March 30, 2007
The Future Of Finish Is Putting Rust To Rest
By David E. Petzal and Phil Bourjaily
It’s a well-known and dismal fact that any steel suitable for use in firearms will rust. Since rust is bad, all sorts of solutions to the problem have been tried over the last 400 years. Bluing (which is a form of controlled rusting) is the most popular, but many’s the blued gun that has rusted all to hell.
Plating has been tried. Charlie Askins used to swear by Marker Machine Company’s Black Chrome plating. An acquaintance of mine sent them a Ruger Model 77 .338 and they screwed it up completely.
Parkerizing, a form of metallic coating, was developed just before World War I, and the U.S. military made heavy use of it. It was effective because it was non-reflective, fairly rust-resistant (if you kept it oiled) and wore fairly well. It was, however, exceedingly ugly and has not been used on civilian rifles.

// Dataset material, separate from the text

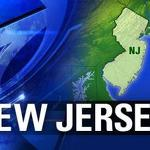 Police: Elderly man killed, wife seriously injured in central NJ crash; Cause of ...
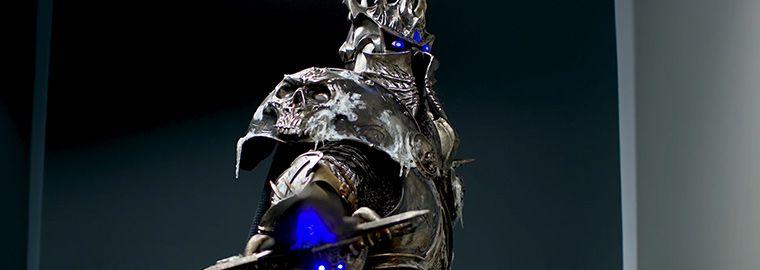 炉石传说巫妖王的面试[视频][图]图片1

Now, we may be at the dawn of the rustproof rifle. A number of top-drawer custom gunmakers are offering steel finishes that are damn near impervious to everything. These finishes vary in their composition, but all are third- or fourth-generation. Earlier versions were either too thick or too soft, or too prone to cracking.

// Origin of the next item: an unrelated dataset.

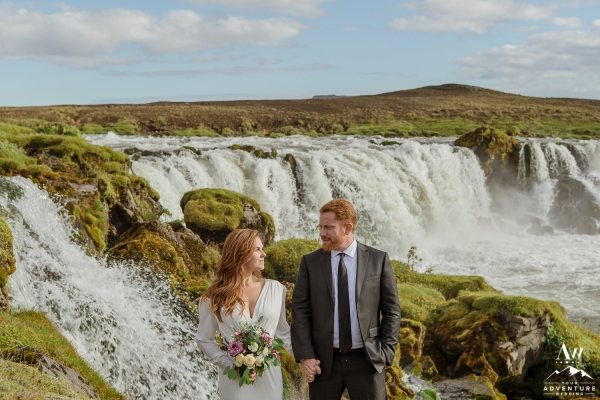adventure-wedding-photos-in-iceland-69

John Lazzeroni was the first in the pool with a coating called NP-3, which is a mixture of electroless nickel and Teflon. All Lazzguns have been so coated from the beginning, and it is terrific stuff. It even looks nice—sort of a dull pewter color.
Mark Bansner uses K-Kote as his standard finish, Charlie Sisk uses Cera-Kote, and Ed Brown offers Gen. III. All are very thin, very hard, zero maintenance, and durned near indestructible. But they are not cheap. It costs about $250 to $350 to apply them.
Having had more than one rifle rust despite taking all precautions with it, I am a big fan. I dislike most of what passes for progress, but not this.